_Given records:_
[START]
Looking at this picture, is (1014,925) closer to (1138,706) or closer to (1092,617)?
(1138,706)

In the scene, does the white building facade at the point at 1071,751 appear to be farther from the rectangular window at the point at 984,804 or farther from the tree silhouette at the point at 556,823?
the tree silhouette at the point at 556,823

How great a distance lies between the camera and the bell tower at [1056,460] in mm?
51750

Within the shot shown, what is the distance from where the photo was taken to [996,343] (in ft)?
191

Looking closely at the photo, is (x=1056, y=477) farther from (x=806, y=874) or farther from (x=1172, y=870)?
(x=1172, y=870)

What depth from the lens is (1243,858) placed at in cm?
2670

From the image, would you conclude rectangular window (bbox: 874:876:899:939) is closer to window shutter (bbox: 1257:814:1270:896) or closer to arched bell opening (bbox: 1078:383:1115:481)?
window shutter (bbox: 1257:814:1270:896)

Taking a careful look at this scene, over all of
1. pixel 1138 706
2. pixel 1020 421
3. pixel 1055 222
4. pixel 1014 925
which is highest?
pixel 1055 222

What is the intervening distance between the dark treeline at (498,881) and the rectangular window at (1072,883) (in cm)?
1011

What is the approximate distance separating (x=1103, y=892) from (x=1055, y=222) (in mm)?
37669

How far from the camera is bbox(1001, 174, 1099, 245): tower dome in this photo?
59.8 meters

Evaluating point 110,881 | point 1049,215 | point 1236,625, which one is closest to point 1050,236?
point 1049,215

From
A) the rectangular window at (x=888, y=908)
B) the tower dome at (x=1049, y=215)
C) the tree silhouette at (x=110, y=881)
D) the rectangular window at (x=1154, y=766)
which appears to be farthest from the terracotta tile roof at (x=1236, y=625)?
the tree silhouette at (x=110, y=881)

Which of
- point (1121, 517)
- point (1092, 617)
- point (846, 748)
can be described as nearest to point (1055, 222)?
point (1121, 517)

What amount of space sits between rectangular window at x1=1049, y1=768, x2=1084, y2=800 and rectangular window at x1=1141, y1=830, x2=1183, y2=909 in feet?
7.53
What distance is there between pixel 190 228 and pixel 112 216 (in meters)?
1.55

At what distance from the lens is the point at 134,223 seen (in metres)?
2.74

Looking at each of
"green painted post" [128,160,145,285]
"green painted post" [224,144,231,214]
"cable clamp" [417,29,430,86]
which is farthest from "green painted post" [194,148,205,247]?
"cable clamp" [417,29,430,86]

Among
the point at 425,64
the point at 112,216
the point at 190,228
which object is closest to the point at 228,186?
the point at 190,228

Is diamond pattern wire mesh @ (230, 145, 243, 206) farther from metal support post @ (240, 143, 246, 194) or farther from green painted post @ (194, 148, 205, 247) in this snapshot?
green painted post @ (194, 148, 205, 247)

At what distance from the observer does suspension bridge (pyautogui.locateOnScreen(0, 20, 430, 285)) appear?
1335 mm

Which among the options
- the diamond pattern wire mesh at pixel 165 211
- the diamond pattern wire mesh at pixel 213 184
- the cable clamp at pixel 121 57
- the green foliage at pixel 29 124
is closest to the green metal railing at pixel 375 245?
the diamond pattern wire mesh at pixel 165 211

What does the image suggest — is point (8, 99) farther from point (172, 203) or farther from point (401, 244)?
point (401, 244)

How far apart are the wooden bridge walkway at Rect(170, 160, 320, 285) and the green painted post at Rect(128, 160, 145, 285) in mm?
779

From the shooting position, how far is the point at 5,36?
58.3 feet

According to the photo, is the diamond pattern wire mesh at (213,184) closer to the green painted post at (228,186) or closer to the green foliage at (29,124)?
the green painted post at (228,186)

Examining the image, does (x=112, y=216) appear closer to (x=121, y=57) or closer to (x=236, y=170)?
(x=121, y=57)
[END]
_What is asked:_
Print the items from the line containing "Which among the options" through the final line of the items, keeping every line exactly as it stands.

_Written reply:_
Which among the options
- the diamond pattern wire mesh at pixel 165 211
- the diamond pattern wire mesh at pixel 213 184
- the cable clamp at pixel 121 57
- the green foliage at pixel 29 124
is closest to the green metal railing at pixel 375 245?
the diamond pattern wire mesh at pixel 165 211

What does the image suggest — is point (8, 99) farther from point (172, 203) or farther from point (401, 244)?
point (401, 244)

How far apart are the wooden bridge walkway at Rect(170, 160, 320, 285) and the green painted post at Rect(128, 160, 145, 285) in mm?
779

From the shooting position, how far is the point at 5,36?
58.3 feet

According to the photo, is the diamond pattern wire mesh at (213,184) closer to the green painted post at (228,186) or closer to the green foliage at (29,124)?
the green painted post at (228,186)

Examining the image, does (x=112, y=216) appear closer to (x=121, y=57) or closer to (x=236, y=170)?
(x=121, y=57)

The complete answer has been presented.